Well there are many ways to do a storage area. Lots of folks here have built various systems. I would tend to just start with something other than your selfs. Here is what I did to solve my problem which was much like you described always hauling cars to the RR and then have to pick up. My storage area is a 24 ft enclosed area with lift up roof panels. It contains 5 tracks using a 5 way switch.
Later RJD


----------



## JackM (Jul 29, 2008)

Are those solar panels on the top? If so, what a great idea! If not, allow me to say "I thought of it first"! 

Or does anyone else have solar panels on their train shed? 

JackM


----------



## aceinspp (Jan 2, 2008)

I have a solar panel on one of the sections but its to power my exhaust vent to get rid of the excess heat build up when closed up. Later RJD


----------



## noela (May 22, 2008)

Thank you.
Very nice. Not what I had in mind originally, but may be able to combine some of my ideas with yours. Have to ask about the construction. I use the DEK blocks that you use for this storage shed on my entire layout, and they're great. I notice that you do not have any cross bracing on them, does that ever cause any problems? I can see the P/T lumber on the sides, but what material did you use for the top part where the track is. Also, the sides of the structure, what is that composed of. The moveable roof panels, what did you use on them? How do you keep the critters out.

Noel


----------



## rmcintir (Apr 24, 2009)

Those are beautiful pier supports. Are they all spaced about 4' apart? It is hard to tell on a curve of course...


----------



## wchasr (Jan 2, 2008)

As a addition to my post I snapped these shots with my cell phone last night while in the shop in the basment looking for something. (sigh) Should give you guys with neat & clean shop photos something to snicker about.









OK here you get to see the shelves I built from the recycled hollow core bypass sliding closet doors. There is a set of 2x4 legs and bracing on the back made from some left over luan the whole thing is then fastened to the studs on the wall behind. There are some low shelves behind the mountain of boxes on the right that will get replaced with higher shleves for engine storage. A share of that moutnain of boxes is my mothers "stuff" that needs to get moved out. I'm not yet sure where to though?










Here you see the recycled bread tray rack I built this year. Again 2x4 construction with strips of recycled plywood across the front and bracing on the back and screwed to the studs as well. The rack towards the top that looks bowed is not because it is overloaded but rather part of why I got these racks. They were in pretty rough shape and thus no longer usable and headed to the junkyard. The old Pepsi case has my old RC car ni-Cad batterles and chargers in it. Mostly bad at this point but a few still work. The chargers do as well. Some battery powered loco's are in my future.
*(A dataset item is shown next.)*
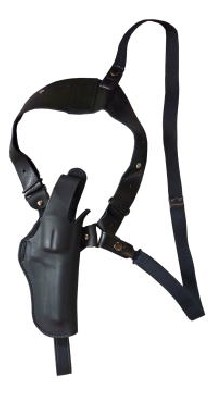 EAST-A - LEATHER SILHOUETTE HOLSTER / SHOULDER HOLSTER/ THUMB BREAK ONE SIDE SHOULDER/ Chief 3.5~4 inch N Frame, K frame BLACK -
Here I am standing near the track in teh previous photos leaning up against the racks and shooting back at about a 45 degree angle at the workbench. There were other closets that had Bifold doors adn those are slated for future shelves and leaned up against the work bench. A file cabinet that has not been purposed yet that came from my former workplace where we built that type of steel cabinetry sits in the foreground. Believe it or not there are at least two started train related projects under all that mess. What is on the shelves is mostly projects as well. Most of those needing some kind of work. From re-painting to complete rebuilding. Some are simply stuff I bought in the last few years that hasn't got any boxes. A LOT of work for this winter......

Chas


----------



## Pete Thornton (Jan 2, 2008)

I have a solar panel on one of the sections but its to power my exhaust vent to get rid of the excess heat build up when closed up 

FYI - you can buy a complete 'solar vent' which fits a 4" diameter hole. Boats use them to keep moisture out while sitting at the dock. My boat has one that is 8+ year old and has run continuously every summer. Highly recommended if your shed is in the open. West Marine carries them.


----------



## Pete Thornton (Jan 2, 2008)

allowing trains to be run into the shed and the cars physically lifted to one of the other levels for storage. 
Noela, 

My take is that you will soon get fed up of lifting cars from level to level, plus you will be getting dirty fingermarks on them (tut, tut, as your Ma would say.) But you can always add something a little more elaborate later. 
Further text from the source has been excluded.